TgΔ185 utilizes a structurally conserved aromatic cage to bind DNA. A, zoomed-in view of the TgΔ185 aromatic cage residues (yellow) and modeled adenine base from co-crystallized DNA substrate (wheat). B, zoomed in view of the HsYTHDC1 aromatic cage residues (green) with bound m⁶A base from co-crystallized RNA substrate (wheat; PDB code 4r3i). C, filter-binding analysis of TgMcrB WT and aromatic cage mutants with m⁶A dsDNA (see Table S1 for sequence). The data points represent averages of three independent experiments (means ± S.D.).
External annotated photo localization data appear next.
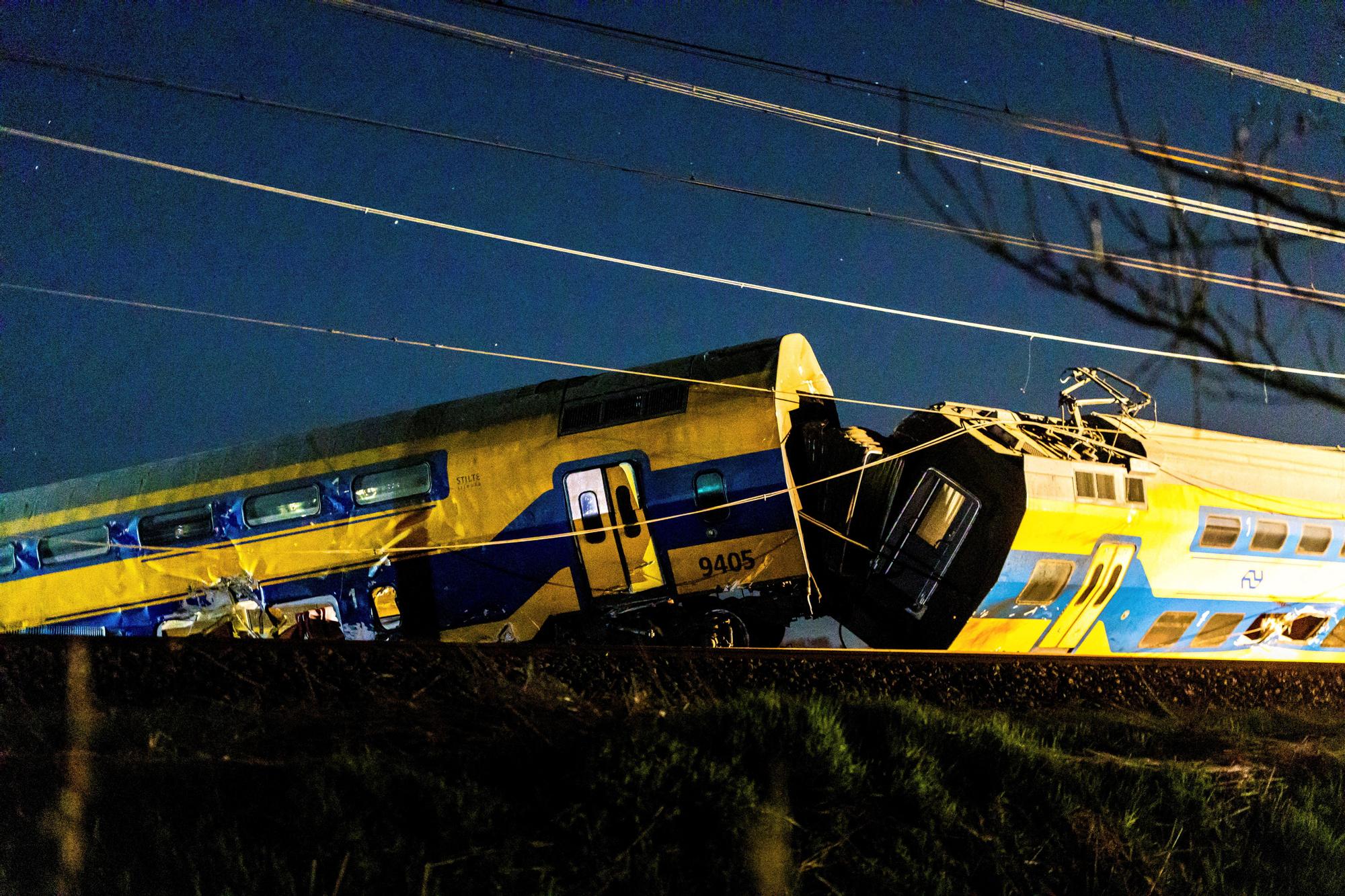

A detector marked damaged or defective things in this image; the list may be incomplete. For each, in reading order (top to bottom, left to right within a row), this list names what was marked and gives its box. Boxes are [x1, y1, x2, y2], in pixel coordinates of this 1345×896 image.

shattered window [352, 468, 430, 508]
shattered window [37, 527, 110, 567]
shattered window [139, 508, 213, 543]
shattered window [243, 487, 319, 530]
shattered window [1200, 516, 1237, 551]
shattered window [1243, 519, 1286, 554]
shattered window [1297, 527, 1329, 554]
shattered window [1011, 562, 1076, 610]
shattered window [1141, 613, 1194, 648]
Binding constants were determined by nonlinear curve fitting using Kaleidagraph (Synergy Software) and defined as the concentration of the protein at which 50% of the labeled DNA substrate is retained. Calculated K_d values are listed in Table 1. D and E, electrostatic surfaces of HsYTHDC1 with bound m⁶A-modified ssRNA substrate (PDB code 4r3i; D and TgΔ185 with bound mismatched dsDNA substrate (E). A yellow box is drawn around the position of the aromatic cage in both structures and indicated by arrows. The scale bar indicates electrostatic surface coloring from −3 K_bT/e_c to +3 K_bT/e_c.

Figure 7.

EMSA analysis of predicted TgMcrBΔ185 DNA-binding mutants. Binding was carried out at 25 °C for 30 min in a 16-μl reaction mixture containing 5 ng/μl of digested (BamHI/NdeI) m⁶A methylated (dam⁺) and nonmethylated (dam⁻) λ-phage DNA and increasing concentrations (0–10 μm) of each full-length TgMcrB construct. The gels were stained with SYBR® Green in 1× TAE overnight at 25 °C. Calculated sizes (bp) of the digested DNA products are noted on the left of each gel.